RECORDS SUPPLIED
[start]
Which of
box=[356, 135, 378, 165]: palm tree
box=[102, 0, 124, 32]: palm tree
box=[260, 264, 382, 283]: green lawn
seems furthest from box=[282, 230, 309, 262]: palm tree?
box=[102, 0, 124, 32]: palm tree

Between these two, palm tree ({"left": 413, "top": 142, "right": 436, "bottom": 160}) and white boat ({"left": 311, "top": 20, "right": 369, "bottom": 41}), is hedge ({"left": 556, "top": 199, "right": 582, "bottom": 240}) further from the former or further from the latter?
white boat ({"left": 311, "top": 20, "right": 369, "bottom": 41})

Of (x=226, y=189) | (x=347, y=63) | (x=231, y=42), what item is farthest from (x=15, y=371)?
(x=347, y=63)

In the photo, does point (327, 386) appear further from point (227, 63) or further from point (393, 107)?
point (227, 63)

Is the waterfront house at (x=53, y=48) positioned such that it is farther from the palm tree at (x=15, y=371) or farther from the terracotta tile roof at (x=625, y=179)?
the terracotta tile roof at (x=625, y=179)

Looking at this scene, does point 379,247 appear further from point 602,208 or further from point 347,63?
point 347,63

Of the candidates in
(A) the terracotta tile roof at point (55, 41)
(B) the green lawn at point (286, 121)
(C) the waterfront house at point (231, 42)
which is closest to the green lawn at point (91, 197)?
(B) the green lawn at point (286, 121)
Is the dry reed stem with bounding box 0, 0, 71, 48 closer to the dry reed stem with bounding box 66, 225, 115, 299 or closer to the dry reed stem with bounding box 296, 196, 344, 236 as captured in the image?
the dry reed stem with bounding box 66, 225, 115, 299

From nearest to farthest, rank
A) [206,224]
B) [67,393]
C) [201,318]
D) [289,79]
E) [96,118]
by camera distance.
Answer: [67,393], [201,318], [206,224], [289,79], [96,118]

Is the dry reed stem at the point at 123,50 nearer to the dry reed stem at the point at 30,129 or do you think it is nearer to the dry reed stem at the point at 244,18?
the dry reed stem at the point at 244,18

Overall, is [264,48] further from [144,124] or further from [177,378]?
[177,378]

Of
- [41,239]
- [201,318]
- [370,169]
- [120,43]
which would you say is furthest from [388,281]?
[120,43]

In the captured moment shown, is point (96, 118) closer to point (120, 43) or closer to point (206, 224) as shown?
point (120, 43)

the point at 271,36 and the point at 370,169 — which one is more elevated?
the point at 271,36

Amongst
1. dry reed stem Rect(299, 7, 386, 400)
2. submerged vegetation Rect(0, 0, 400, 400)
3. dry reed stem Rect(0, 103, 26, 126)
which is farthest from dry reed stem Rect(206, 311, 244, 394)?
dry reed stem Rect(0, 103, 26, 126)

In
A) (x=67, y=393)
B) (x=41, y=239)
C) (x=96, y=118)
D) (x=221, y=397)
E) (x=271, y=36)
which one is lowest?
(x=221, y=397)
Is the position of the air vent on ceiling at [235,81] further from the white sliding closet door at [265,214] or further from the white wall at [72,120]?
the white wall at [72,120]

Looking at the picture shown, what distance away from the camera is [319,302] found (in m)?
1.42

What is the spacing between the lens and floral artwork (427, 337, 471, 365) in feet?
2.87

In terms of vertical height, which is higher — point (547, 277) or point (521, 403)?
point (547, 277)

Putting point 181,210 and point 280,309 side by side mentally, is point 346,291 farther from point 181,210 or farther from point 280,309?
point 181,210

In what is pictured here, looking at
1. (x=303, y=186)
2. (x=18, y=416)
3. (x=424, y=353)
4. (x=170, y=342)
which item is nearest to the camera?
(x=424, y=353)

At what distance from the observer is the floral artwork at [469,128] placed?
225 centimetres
[end]
[start]
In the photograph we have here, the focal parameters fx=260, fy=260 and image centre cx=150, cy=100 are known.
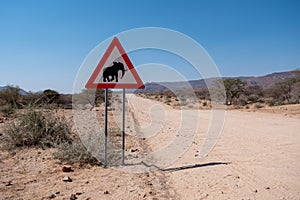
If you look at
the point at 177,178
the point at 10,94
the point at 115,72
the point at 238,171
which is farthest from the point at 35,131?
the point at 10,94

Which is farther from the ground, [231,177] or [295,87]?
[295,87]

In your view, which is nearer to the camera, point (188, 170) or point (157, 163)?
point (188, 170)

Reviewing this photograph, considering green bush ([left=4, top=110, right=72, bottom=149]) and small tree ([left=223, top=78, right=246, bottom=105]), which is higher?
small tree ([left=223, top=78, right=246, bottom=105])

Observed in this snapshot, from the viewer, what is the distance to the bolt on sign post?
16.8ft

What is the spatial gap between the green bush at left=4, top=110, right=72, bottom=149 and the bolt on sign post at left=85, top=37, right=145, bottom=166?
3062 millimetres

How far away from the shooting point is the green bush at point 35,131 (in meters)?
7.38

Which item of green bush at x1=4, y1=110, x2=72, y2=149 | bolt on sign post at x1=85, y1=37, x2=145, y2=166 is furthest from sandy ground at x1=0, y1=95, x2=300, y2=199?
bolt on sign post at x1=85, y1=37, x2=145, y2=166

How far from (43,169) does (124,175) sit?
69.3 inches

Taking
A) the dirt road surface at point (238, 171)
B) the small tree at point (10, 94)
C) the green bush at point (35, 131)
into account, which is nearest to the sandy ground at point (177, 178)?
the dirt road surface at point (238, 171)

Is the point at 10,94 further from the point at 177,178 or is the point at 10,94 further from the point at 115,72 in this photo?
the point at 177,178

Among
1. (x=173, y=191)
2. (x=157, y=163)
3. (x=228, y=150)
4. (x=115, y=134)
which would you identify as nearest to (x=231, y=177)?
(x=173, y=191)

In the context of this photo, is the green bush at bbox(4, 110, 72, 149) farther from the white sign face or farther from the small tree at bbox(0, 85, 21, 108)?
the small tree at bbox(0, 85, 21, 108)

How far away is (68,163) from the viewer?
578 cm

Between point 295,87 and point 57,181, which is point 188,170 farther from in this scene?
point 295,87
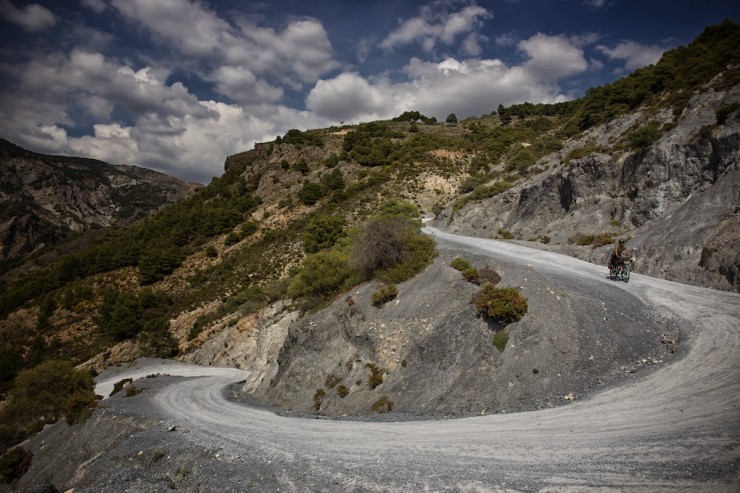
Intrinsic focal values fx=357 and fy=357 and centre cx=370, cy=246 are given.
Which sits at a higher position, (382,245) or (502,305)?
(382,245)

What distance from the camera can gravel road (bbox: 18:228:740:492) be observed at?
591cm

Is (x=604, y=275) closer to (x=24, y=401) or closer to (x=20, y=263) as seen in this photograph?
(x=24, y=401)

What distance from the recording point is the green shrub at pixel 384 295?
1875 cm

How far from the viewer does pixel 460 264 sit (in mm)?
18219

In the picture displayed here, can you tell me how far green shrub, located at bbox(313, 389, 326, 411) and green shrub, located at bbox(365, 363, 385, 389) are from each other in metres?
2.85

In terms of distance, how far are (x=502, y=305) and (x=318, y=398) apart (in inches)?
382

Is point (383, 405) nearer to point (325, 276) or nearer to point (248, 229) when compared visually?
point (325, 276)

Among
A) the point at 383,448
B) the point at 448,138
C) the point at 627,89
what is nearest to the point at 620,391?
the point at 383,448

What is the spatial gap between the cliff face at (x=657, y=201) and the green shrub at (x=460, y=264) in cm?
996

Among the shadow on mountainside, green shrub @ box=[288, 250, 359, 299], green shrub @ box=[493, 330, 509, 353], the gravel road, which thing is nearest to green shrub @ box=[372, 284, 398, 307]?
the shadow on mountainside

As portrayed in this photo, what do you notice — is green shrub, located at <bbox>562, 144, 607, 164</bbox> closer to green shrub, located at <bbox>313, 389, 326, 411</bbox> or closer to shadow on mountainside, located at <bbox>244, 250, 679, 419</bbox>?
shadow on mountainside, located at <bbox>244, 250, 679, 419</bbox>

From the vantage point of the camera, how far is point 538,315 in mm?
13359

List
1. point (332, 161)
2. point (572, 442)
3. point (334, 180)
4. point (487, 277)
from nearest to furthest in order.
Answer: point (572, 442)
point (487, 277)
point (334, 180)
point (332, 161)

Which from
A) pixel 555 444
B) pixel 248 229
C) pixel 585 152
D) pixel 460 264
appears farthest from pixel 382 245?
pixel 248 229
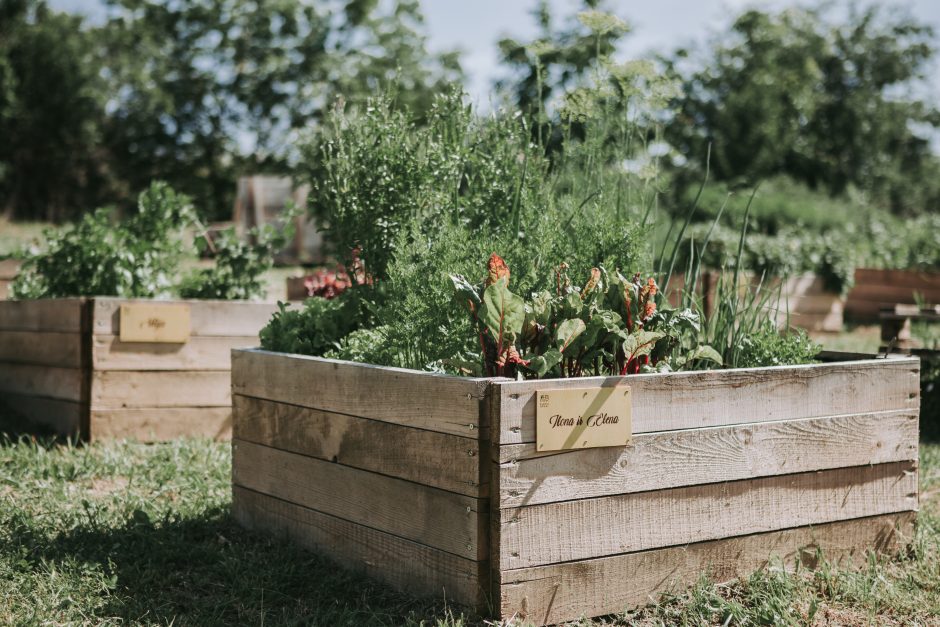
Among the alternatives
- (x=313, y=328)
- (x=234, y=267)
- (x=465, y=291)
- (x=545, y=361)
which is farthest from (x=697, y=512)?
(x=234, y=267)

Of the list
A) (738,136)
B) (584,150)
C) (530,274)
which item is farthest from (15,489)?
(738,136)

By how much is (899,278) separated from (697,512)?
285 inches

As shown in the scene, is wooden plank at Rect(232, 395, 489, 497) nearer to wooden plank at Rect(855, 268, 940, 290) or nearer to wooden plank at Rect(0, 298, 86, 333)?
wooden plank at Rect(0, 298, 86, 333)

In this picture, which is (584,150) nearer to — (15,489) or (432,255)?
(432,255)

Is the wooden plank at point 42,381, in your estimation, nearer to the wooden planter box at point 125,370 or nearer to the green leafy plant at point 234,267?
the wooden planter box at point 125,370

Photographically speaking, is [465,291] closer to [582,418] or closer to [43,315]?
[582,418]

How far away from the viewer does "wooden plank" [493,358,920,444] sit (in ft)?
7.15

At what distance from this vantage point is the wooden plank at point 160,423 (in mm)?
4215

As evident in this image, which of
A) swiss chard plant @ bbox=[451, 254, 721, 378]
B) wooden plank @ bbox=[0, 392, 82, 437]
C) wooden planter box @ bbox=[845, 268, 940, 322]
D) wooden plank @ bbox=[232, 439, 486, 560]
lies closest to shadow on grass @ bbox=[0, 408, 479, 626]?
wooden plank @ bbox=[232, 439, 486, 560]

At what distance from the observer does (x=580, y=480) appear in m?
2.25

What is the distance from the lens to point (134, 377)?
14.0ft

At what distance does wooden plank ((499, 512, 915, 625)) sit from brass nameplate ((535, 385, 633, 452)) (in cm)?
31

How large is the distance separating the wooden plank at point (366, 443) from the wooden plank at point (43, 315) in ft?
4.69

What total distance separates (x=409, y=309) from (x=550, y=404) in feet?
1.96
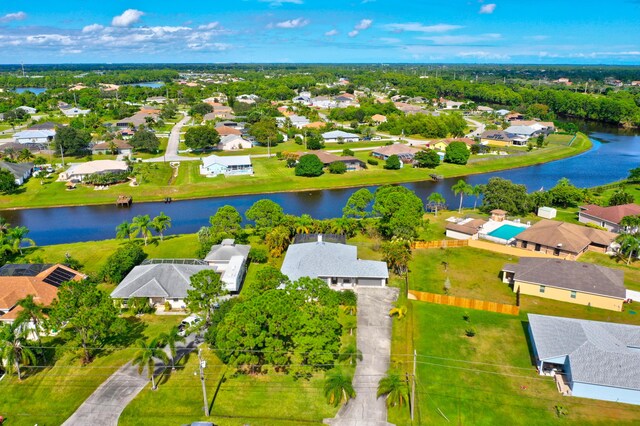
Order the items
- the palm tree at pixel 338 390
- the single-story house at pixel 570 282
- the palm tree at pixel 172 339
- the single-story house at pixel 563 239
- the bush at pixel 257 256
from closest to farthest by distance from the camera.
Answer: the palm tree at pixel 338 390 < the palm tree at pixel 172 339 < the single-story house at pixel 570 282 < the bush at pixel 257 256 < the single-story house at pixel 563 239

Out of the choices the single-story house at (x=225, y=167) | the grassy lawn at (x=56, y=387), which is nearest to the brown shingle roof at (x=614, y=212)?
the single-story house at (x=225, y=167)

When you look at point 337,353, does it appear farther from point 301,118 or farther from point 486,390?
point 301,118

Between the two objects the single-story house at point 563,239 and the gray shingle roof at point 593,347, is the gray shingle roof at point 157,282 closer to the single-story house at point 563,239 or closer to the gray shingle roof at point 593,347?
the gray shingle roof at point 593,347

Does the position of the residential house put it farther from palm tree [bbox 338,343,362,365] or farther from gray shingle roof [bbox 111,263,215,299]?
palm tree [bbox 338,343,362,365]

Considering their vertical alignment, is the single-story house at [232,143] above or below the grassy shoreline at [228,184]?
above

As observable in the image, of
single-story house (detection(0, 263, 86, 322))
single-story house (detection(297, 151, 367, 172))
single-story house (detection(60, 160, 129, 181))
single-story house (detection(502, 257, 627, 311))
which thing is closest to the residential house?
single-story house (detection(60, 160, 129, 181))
[end]
[start]
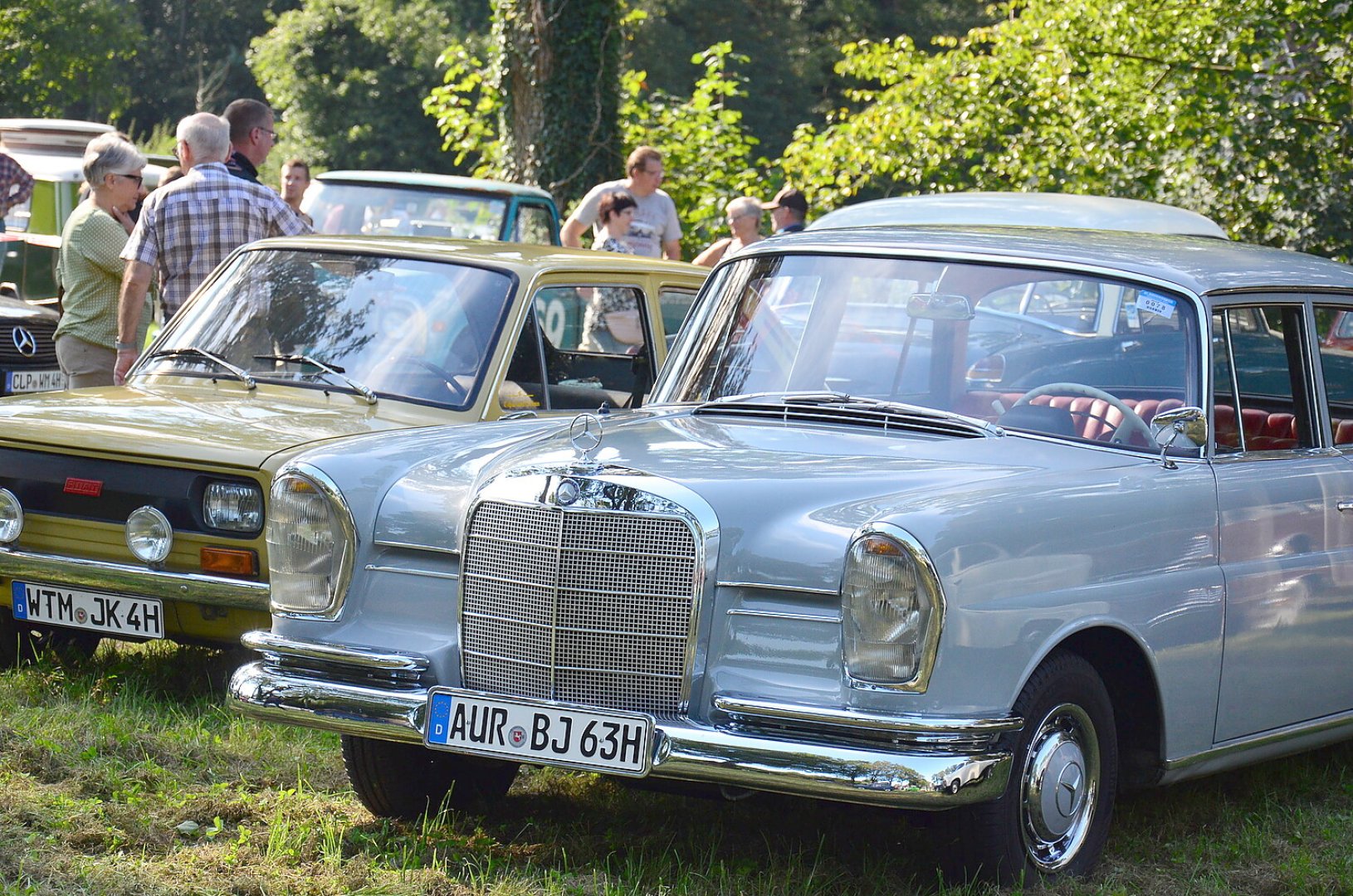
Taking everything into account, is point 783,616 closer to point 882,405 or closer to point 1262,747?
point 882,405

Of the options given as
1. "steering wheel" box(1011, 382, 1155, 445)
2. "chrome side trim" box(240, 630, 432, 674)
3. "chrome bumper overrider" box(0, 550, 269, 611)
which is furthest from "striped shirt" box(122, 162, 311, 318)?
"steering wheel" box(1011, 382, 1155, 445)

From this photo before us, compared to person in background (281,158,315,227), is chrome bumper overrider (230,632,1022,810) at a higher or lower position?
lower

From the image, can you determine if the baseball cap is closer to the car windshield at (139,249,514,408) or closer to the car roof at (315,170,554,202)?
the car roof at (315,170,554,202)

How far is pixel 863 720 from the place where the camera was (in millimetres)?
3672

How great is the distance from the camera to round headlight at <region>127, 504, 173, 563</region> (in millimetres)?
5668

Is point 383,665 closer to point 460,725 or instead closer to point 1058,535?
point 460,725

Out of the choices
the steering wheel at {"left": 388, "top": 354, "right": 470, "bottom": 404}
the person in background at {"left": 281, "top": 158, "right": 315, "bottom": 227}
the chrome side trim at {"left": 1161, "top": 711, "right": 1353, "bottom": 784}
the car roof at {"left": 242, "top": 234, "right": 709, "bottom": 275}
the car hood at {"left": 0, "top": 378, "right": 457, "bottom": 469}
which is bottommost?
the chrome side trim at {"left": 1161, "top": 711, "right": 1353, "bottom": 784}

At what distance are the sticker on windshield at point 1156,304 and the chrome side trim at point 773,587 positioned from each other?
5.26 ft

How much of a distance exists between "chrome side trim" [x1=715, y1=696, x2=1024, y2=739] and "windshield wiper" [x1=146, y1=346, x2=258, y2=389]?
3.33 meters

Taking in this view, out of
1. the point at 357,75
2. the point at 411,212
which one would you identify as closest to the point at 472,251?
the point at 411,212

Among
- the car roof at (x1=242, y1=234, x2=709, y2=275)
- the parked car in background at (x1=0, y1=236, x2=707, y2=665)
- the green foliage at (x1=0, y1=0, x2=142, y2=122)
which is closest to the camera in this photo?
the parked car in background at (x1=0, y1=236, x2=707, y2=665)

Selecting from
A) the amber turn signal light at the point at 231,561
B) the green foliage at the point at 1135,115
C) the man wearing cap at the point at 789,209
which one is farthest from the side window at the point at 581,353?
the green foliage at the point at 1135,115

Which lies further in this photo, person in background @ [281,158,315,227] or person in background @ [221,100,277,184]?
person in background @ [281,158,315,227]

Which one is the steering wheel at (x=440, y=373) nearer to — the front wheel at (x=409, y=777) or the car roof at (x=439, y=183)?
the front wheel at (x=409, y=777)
[end]
GIVEN REQUEST
Render the lines from the one containing "Is point 383,665" through the one containing "3.33 meters" as a JSON list of strings, with one string per line and blank lines left out.

REPLY TO THE TASK
[
  "Is point 383,665 closer to point 460,725 or instead closer to point 1058,535?",
  "point 460,725",
  "Out of the choices",
  "the steering wheel at {\"left\": 388, \"top\": 354, \"right\": 470, \"bottom\": 404}",
  "the person in background at {\"left\": 281, \"top\": 158, \"right\": 315, \"bottom\": 227}",
  "the chrome side trim at {\"left\": 1161, \"top\": 711, \"right\": 1353, \"bottom\": 784}",
  "the car roof at {\"left\": 242, \"top\": 234, \"right\": 709, \"bottom\": 275}",
  "the car hood at {\"left\": 0, \"top\": 378, \"right\": 457, \"bottom\": 469}",
  "which is bottommost?",
  "the chrome side trim at {\"left\": 1161, \"top\": 711, \"right\": 1353, \"bottom\": 784}",
  "At what distance are the sticker on windshield at point 1156,304 and the chrome side trim at point 773,587 positioned from each other?",
  "5.26 ft",
  "How much of a distance exists between \"chrome side trim\" [x1=715, y1=696, x2=1024, y2=739] and \"windshield wiper\" [x1=146, y1=346, x2=258, y2=389]?",
  "3.33 meters"
]